→ Stated exercise
Rewrite only the rows from the one containing "From the camera, how" down to the one containing "In this picture, would", both included, with their requests. In the answers, multiply every number (distances and point coordinates) by 1.3 and round each result to the same number of decimals it had, with halves rounded up.

→ Information shown
━━━━

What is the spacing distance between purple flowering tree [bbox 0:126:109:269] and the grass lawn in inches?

━━━━

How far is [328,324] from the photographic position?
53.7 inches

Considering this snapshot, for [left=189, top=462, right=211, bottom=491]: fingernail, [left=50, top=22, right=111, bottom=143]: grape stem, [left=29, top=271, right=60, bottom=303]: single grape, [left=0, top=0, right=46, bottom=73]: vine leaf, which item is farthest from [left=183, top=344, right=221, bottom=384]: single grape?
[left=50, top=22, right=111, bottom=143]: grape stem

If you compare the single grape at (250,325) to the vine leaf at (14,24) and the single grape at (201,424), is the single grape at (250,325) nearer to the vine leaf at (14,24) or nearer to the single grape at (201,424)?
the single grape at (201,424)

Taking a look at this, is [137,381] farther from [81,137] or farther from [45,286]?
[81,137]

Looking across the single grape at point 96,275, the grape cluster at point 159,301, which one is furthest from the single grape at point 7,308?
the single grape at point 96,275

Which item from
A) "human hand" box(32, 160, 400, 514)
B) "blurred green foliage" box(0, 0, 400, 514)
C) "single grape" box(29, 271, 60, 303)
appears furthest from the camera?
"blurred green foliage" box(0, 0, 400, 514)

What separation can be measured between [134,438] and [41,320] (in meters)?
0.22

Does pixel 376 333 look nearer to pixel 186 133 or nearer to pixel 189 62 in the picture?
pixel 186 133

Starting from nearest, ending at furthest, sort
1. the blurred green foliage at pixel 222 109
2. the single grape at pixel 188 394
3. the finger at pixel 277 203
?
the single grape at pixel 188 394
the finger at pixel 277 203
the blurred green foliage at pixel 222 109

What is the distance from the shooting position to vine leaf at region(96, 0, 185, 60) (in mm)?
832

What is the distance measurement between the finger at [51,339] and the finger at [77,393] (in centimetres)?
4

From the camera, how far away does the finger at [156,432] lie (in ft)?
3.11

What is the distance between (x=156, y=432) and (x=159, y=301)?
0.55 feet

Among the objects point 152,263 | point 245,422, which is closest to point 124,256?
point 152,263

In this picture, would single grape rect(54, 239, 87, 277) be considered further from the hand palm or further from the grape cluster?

━━━━

→ The reply
From the camera, how far away does the finger at [156,432] lie (in ft)?
4.04

What is the distance between (x=156, y=432) and (x=159, y=301)?
0.72 feet

Among the objects point 152,263 | point 245,422, which is closest to point 124,256?
point 198,342

In this picture, would single grape rect(54, 239, 87, 277) be considered further from the hand palm or further from the grape cluster?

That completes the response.